[Scene-based reasoning records]
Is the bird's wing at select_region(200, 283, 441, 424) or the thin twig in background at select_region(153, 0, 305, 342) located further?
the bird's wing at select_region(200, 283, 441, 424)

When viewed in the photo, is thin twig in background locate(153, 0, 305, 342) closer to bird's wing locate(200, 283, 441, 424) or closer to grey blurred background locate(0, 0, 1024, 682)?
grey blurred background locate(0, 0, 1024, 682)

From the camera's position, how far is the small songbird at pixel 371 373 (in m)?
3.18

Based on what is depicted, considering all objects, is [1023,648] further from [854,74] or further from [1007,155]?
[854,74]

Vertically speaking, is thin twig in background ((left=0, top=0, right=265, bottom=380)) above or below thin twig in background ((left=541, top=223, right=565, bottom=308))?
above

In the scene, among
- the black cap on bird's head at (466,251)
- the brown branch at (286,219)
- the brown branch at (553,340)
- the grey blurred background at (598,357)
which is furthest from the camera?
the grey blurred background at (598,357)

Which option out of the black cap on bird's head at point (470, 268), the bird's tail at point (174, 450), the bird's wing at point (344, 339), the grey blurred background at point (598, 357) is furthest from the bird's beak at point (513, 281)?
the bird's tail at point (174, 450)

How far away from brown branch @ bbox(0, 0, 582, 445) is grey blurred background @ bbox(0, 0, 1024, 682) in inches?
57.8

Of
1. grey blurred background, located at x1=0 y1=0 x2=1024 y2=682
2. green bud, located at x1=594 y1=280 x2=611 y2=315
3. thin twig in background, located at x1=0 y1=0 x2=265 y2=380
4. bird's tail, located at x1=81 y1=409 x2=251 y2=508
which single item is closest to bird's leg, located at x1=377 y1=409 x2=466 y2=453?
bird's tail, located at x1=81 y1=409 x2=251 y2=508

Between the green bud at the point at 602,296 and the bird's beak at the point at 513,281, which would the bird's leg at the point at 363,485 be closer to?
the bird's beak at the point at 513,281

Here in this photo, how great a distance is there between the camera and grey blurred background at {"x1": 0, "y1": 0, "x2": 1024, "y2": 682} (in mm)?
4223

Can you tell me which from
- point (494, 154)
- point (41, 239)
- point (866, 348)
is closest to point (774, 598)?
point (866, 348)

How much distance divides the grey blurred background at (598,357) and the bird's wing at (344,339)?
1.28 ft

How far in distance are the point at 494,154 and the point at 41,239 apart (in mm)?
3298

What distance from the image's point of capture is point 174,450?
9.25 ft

**Objective**: Copy all the records word for word, with their answers.

**The completed task**:
Is the bird's wing at select_region(200, 283, 441, 424) or the thin twig in background at select_region(153, 0, 305, 342) located further?
the bird's wing at select_region(200, 283, 441, 424)

When viewed in the photo, is thin twig in background locate(153, 0, 305, 342) closer to bird's wing locate(200, 283, 441, 424) or closer to grey blurred background locate(0, 0, 1024, 682)?
grey blurred background locate(0, 0, 1024, 682)

From the camera's position, how far is the small songbird at pixel 371 373 (in m)?
3.18

Based on what is depicted, considering all objects, is [1023,648] further from [854,74] or further from [1007,155]?
[854,74]

Vertically speaking, is thin twig in background ((left=0, top=0, right=265, bottom=380)) above or below thin twig in background ((left=541, top=223, right=565, bottom=308))?
above

In the scene, among
- the black cap on bird's head at (466,251)
- the brown branch at (286,219)
- the brown branch at (553,340)
- the grey blurred background at (598,357)
which is furthest from the camera?
the grey blurred background at (598,357)

Which option out of the black cap on bird's head at point (470, 268), the bird's tail at point (174, 450), the bird's wing at point (344, 339), the grey blurred background at point (598, 357) is furthest from the bird's beak at point (513, 281)?
the bird's tail at point (174, 450)

How far away from brown branch @ bbox(0, 0, 582, 445) is grey blurred background @ bbox(0, 0, 1024, 682) in inches?
57.8

Of
1. grey blurred background, located at x1=0 y1=0 x2=1024 y2=682
2. green bud, located at x1=594 y1=280 x2=611 y2=315
3. thin twig in background, located at x1=0 y1=0 x2=265 y2=380
4. bird's tail, located at x1=81 y1=409 x2=251 y2=508
which single item is closest to bird's leg, located at x1=377 y1=409 x2=466 y2=453?
bird's tail, located at x1=81 y1=409 x2=251 y2=508

Between the green bud at the point at 602,296 and the bird's beak at the point at 513,281, which would the bird's leg at the point at 363,485 be closer to?
the bird's beak at the point at 513,281

Here in this photo, how great a distance is there between the camera and grey blurred background at {"x1": 0, "y1": 0, "x2": 1024, "y2": 682} (in mm)?
4223

Can you tell me which from
- point (494, 154)
- point (41, 239)
- point (866, 348)
is closest to point (774, 598)?
point (866, 348)

How much distance divides the grey blurred background at (598,357) and the bird's wing at (344,339)?
1.28 ft

How far in distance are the point at 494,154 and the point at 41,239 apart (in mm)?
3298

What distance from the image's point of capture is point 174,450?
9.25 ft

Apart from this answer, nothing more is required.